JAY KIRK: He's not knocked unconscious immediately.

RAZ: That's journalist Jay Kirk, who wrote the article about Sam and reconstructed what happened that day.

KIRK: He's on fire. He's down on his knees with his arms just flaming. His face is on fire. He's trying to put himself out, you know? He's rolling around as much as he can, you know, drop and roll, but he has a tactical vest on so that's preventing him from putting himself out.

RAZ: Five days later, Sam Brown was in the intensive care unit at the Brooke Army Medical Center in San Antonio. And almost immediately, to prevent skin infection, he was taken to a shower room where his skin was scrubbed by nurses. This is a regular, often daily part of burn care.

BROWN: And it was as close to the same pain of being burned as I expect you could get, and it was a nightmare. And I thought, well, you know, when it was done, I thought, at least that's done.
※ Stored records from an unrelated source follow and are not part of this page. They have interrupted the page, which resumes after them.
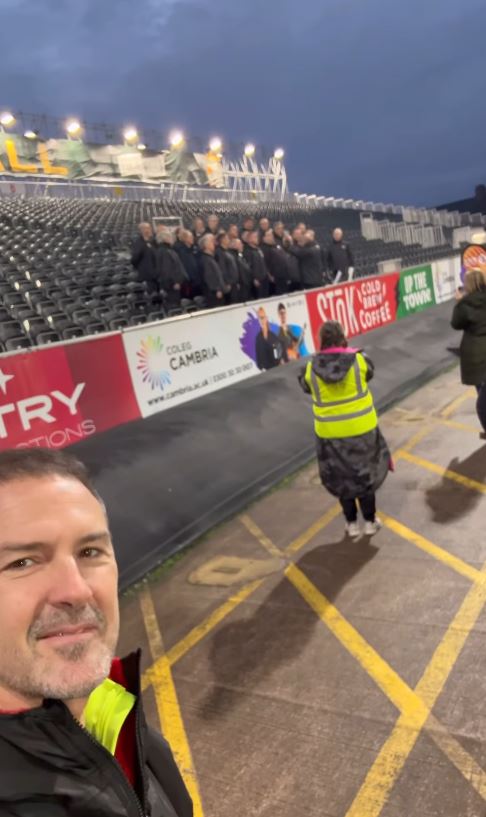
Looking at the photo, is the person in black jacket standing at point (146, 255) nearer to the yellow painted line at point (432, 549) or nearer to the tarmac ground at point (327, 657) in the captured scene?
the tarmac ground at point (327, 657)

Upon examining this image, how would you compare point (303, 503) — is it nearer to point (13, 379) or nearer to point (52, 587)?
point (13, 379)

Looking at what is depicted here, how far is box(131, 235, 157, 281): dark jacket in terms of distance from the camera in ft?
37.8

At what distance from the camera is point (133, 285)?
1359 cm

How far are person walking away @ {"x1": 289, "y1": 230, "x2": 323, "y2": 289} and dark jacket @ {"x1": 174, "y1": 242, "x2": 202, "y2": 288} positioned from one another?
2.53m

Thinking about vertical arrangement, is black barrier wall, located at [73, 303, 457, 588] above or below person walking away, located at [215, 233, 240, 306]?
below

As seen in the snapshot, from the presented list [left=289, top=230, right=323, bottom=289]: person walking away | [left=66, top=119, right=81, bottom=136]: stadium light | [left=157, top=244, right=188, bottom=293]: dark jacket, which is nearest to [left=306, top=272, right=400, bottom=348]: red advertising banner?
[left=289, top=230, right=323, bottom=289]: person walking away

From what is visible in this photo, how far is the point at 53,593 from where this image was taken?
4.38ft

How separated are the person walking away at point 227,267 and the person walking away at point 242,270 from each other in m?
0.11

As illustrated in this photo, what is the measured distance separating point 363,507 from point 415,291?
10.8 meters

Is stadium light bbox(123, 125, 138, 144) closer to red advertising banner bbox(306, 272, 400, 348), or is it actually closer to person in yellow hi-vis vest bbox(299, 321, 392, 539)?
red advertising banner bbox(306, 272, 400, 348)

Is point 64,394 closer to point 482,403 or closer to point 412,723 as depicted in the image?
point 412,723

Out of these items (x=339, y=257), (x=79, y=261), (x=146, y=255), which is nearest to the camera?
(x=146, y=255)

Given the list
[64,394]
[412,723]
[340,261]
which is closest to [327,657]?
[412,723]

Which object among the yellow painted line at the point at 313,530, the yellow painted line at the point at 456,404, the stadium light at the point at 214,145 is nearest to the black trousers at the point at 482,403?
the yellow painted line at the point at 456,404
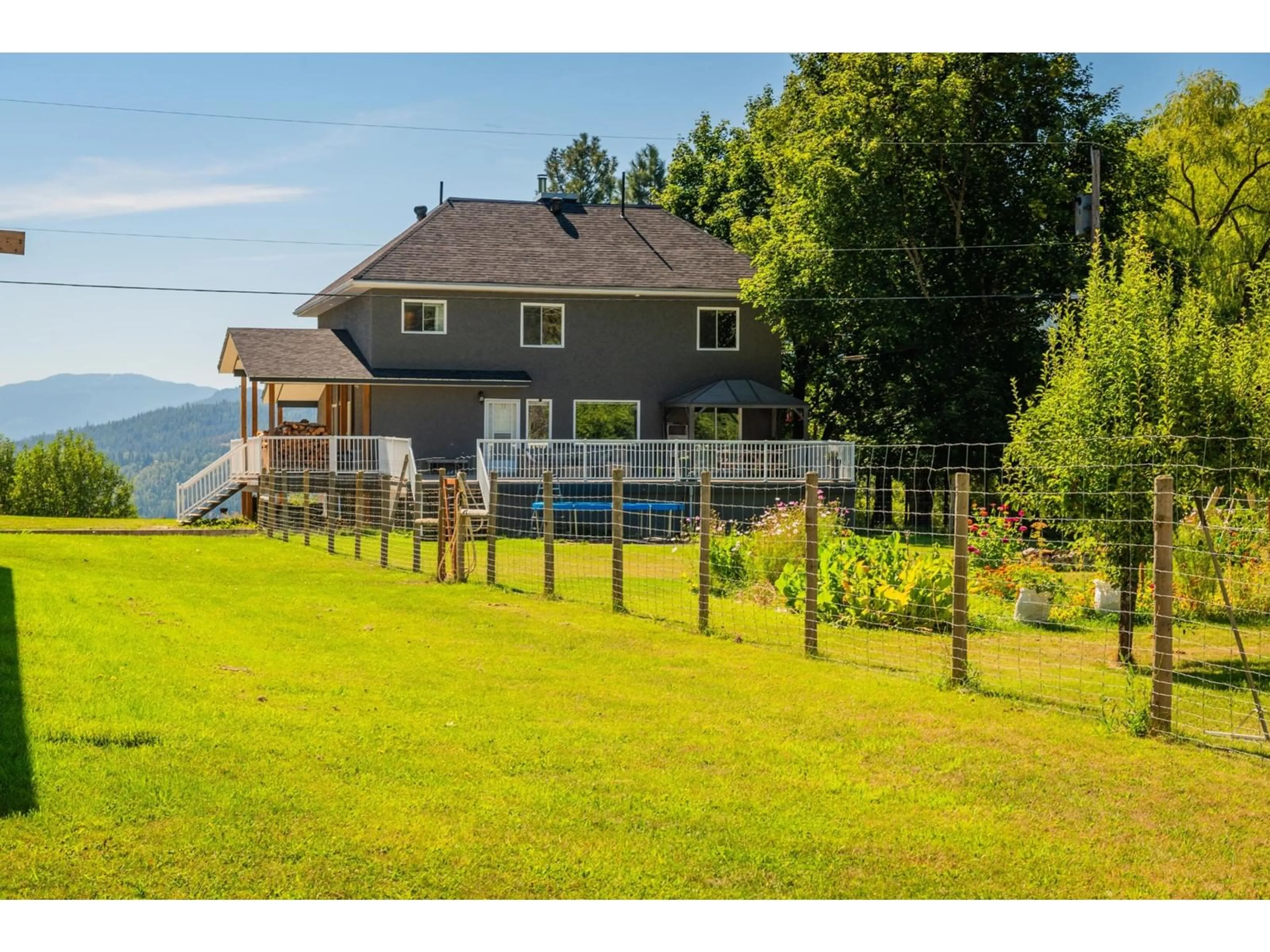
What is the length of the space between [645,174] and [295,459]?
49.4m

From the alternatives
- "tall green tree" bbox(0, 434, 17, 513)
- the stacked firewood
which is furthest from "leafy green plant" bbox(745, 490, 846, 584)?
"tall green tree" bbox(0, 434, 17, 513)

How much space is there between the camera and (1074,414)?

And the next morning, they woke me up and said they were going to do it again. And I wasn't prepared for that mentally.

RAZ: He was put on a wide variety of drugs, including morphine, but nothing could dull the pain.
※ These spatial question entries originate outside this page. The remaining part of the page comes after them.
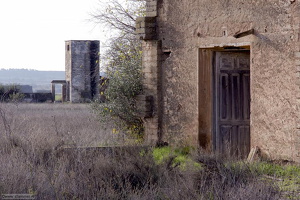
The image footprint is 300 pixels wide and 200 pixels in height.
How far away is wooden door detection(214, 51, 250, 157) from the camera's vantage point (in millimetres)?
9695

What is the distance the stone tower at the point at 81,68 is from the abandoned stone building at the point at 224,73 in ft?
73.6

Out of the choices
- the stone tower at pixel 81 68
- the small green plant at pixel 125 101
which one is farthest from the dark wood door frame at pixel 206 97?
the stone tower at pixel 81 68

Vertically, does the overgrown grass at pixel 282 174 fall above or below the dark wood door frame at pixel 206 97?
below

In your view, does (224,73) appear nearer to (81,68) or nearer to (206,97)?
(206,97)

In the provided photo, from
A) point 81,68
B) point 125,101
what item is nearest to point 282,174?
point 125,101

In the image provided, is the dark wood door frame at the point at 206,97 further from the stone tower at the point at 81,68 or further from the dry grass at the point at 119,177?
the stone tower at the point at 81,68

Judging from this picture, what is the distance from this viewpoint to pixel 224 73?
9.70m

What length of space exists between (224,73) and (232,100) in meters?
0.51

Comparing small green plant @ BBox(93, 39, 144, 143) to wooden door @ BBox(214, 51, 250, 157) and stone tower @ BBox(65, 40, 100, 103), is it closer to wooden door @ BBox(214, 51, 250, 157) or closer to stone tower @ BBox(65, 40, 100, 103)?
wooden door @ BBox(214, 51, 250, 157)

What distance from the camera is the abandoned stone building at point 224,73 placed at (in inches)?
320

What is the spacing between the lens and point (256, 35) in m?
8.54

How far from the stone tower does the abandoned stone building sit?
2242 cm

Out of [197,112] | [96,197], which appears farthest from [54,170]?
[197,112]

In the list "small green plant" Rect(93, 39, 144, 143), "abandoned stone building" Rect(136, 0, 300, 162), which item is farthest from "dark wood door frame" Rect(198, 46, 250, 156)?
"small green plant" Rect(93, 39, 144, 143)
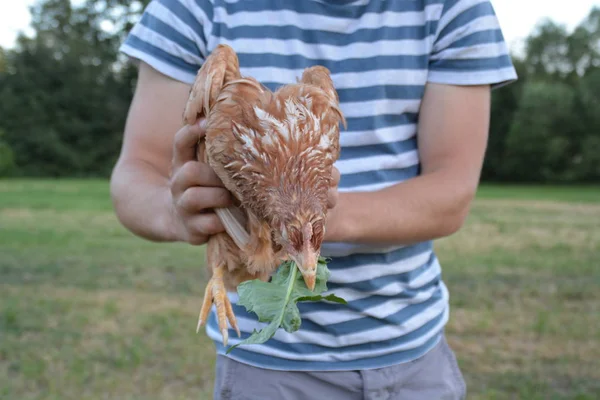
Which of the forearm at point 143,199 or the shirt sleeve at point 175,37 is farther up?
the shirt sleeve at point 175,37

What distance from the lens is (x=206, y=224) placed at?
6.04ft

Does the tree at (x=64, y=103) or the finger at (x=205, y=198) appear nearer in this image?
the finger at (x=205, y=198)

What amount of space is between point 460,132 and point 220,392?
139cm

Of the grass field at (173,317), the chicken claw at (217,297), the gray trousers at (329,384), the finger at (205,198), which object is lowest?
the grass field at (173,317)

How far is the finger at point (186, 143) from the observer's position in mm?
1841

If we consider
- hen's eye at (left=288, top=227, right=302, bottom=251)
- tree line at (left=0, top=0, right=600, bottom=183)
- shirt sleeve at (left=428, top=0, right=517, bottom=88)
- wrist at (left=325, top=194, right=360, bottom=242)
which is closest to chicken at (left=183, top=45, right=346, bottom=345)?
hen's eye at (left=288, top=227, right=302, bottom=251)

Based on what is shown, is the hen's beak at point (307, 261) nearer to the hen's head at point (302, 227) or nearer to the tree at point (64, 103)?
the hen's head at point (302, 227)

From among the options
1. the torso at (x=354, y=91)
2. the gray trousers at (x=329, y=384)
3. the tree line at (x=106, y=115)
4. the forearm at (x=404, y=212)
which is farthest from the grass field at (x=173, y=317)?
the tree line at (x=106, y=115)

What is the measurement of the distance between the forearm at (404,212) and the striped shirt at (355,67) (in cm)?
19

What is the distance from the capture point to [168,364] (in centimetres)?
630

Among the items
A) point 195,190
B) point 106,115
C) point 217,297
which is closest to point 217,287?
point 217,297

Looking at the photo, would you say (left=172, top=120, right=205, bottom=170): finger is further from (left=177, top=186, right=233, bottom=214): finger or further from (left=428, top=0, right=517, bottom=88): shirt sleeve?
(left=428, top=0, right=517, bottom=88): shirt sleeve

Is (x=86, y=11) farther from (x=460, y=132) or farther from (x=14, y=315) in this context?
(x=460, y=132)

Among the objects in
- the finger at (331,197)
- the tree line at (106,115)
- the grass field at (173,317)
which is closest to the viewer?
the finger at (331,197)
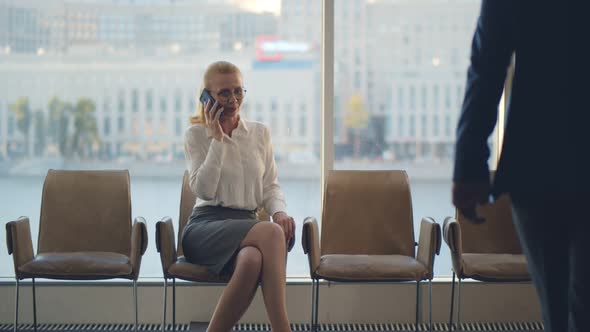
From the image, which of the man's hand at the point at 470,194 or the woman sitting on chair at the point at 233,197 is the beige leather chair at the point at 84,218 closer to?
the woman sitting on chair at the point at 233,197

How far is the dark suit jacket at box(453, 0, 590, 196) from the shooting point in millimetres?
1485

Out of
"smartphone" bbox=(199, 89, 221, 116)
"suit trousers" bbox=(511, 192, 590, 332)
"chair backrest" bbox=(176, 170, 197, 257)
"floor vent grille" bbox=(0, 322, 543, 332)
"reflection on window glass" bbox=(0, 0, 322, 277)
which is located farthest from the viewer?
"reflection on window glass" bbox=(0, 0, 322, 277)

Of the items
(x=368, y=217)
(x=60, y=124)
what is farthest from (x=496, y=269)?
(x=60, y=124)

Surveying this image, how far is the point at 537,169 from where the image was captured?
1508 mm

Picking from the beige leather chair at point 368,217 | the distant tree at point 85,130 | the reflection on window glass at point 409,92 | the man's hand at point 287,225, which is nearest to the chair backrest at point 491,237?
the beige leather chair at point 368,217

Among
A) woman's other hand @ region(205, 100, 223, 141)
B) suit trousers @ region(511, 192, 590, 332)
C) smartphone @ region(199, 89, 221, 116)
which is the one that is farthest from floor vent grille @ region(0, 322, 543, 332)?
suit trousers @ region(511, 192, 590, 332)

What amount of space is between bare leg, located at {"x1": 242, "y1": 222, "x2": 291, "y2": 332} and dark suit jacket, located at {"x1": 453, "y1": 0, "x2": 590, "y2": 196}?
1.84 meters

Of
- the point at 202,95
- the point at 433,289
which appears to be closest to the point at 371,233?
the point at 433,289

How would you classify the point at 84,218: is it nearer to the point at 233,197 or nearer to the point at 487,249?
the point at 233,197

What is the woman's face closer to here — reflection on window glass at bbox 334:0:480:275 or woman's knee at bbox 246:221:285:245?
woman's knee at bbox 246:221:285:245

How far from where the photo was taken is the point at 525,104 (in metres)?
1.54

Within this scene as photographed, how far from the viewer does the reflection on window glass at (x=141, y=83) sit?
14.8ft

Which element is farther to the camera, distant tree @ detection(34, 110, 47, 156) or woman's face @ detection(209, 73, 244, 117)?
distant tree @ detection(34, 110, 47, 156)

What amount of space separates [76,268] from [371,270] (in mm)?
1521
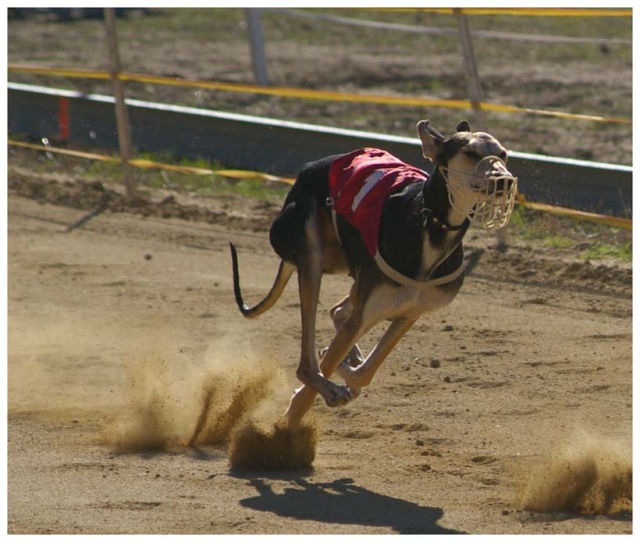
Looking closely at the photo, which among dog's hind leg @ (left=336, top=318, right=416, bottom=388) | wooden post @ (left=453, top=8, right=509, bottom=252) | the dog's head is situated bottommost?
dog's hind leg @ (left=336, top=318, right=416, bottom=388)

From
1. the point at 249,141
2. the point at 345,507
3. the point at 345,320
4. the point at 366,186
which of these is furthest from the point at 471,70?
the point at 345,507

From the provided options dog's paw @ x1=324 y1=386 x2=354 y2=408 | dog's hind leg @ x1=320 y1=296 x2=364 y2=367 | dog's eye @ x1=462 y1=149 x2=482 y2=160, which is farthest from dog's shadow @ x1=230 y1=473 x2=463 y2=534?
dog's eye @ x1=462 y1=149 x2=482 y2=160

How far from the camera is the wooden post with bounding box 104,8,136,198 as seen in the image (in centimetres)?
1155

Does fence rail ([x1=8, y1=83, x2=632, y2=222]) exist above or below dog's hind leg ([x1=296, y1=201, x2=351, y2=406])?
above

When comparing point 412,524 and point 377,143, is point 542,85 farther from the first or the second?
point 412,524

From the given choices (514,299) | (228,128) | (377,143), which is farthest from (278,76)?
(514,299)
KIRK: I mean, this is a drug that was invented in 1804, but there haven't really been a lot of advances in it since then. And there's a lot of really negative side effects to opioids. So, you know, there's nausea and constipation. It doesn't necessarily work on everyone, and then there's the tolerance levels. So, you know, the more pain you're in, the more you need, the more you take, the greater the tolerance is, the less it works, and it's very dangerous.
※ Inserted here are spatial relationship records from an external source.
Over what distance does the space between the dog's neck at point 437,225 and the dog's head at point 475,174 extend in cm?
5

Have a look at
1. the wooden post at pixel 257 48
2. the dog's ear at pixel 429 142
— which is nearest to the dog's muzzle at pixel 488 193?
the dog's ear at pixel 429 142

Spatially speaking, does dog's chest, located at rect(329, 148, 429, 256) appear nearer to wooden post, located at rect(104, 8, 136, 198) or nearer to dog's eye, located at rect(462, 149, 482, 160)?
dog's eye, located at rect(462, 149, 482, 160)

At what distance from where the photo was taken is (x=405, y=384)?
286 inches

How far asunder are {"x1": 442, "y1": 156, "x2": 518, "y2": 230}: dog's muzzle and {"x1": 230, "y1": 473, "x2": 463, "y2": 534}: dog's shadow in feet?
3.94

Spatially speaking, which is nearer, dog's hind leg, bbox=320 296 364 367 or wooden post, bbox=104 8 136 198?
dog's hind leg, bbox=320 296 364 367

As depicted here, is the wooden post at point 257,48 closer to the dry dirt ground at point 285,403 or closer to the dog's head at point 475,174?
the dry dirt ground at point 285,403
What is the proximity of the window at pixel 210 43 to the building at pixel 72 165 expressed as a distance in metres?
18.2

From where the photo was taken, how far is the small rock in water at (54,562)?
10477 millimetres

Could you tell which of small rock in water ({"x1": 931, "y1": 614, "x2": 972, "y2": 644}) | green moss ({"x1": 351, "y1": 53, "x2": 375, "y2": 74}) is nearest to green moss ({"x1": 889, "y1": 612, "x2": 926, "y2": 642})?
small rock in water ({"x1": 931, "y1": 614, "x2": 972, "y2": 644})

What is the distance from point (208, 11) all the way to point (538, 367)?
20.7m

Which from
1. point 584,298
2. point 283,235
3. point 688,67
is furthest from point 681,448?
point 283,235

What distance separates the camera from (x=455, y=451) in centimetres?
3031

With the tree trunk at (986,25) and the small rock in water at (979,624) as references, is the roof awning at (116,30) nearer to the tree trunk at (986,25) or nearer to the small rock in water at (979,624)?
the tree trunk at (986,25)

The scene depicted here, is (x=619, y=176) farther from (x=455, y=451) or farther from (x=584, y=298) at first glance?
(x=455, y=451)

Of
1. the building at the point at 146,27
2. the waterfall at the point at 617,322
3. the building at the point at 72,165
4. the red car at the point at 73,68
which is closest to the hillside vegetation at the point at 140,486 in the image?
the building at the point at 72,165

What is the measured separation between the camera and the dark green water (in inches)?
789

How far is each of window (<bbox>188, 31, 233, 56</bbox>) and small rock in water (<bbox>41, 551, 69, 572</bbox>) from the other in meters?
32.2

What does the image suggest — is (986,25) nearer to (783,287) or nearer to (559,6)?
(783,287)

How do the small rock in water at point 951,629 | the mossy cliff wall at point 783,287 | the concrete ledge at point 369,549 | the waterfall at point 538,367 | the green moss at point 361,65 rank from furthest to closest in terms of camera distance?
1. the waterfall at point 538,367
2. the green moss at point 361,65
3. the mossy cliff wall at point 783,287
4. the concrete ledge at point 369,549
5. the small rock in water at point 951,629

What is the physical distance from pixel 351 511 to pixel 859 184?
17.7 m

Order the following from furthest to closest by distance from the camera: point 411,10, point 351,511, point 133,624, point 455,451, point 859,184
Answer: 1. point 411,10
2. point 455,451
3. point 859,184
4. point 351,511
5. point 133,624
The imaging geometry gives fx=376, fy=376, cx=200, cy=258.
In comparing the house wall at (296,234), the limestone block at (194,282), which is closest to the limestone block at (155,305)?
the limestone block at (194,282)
RAZ: 2,200 hundred miles away from San Antonio, two researchers at the University of Washington's Medical Center in Seattle were working with burn patients who, like Sam, weren't responding to pain medication. One of those researchers is David Patterson.

DAVID PATTERSON: It takes a certain amount of attention to process pain. And if you are able to put that attention elsewhere, there's less attention to process pain, and consequently, people will feel less pain.

RAZ: Patterson and his colleague Hunter Hoffman were experimenting with virtual reality. Hoffman had been using a computer program with arachnophobes, a program where by wearing special goggles, they become immersed in a world of friendly spiders. Patterson and Hoffman wondered whether a similar approach could work with burn patients. Here's Hunter Hoffman.

HUNTER HOFFMAN: We created a world that was the antithesis of fire, the opposite of fire, a cool place, snowmen, pleasant images, just to try to do everything to keep them from thinking about fire.

RAZ: They called it SnowWorld, and the Army was interested in trying it out with troops burned in battle, including Sam Brown.

BROWN: I was quite skeptical, but I was also at a place where I was willing to try anything that might help.

RAZ: That's because on a scale from one to 10, Sam's daily pain level often spiked at eight. So he put on the goggles and entered SnowWorld.

BROWN: It was like watching a B-rated Pixar film.

(SOUNDBITE OF MUSIC)

RAZ: Instantly, the world around him was populated with penguins and snowmen and wooly mammoths.

(SOUNDBITE OF WOOLY MAMMOTH)

BROWN: Everything about it was just cold and cool and cartoony.

RAZ: And miraculously, being inside SnowWorld dramatically reduced the pain of his physical therapy.

BROWN: Actually, they were able to move my arm and stretch it further than I had ever before to that point, and the pain was lower. So it was a very successful event.

RAZ: Sam Brown spent more than a year undergoing surgery, and in physical therapy. His face was reconstructed using harvested skin from his back. And during that time, he also fell in love. His dietitian, Amy, also an Army officer, is now his wife. And last September, almost three years to the day of his injury, they had a baby boy. His name is Roman.

BROWN: I still, in my own mind, pictured myself for a long time as I was prior to the burn. But I'm at a place now where I picture myself as is, and the scars are really just a great reminder of who I am and the opportunity I've been given in life. It's sort of an external tribute or reminder to a new life.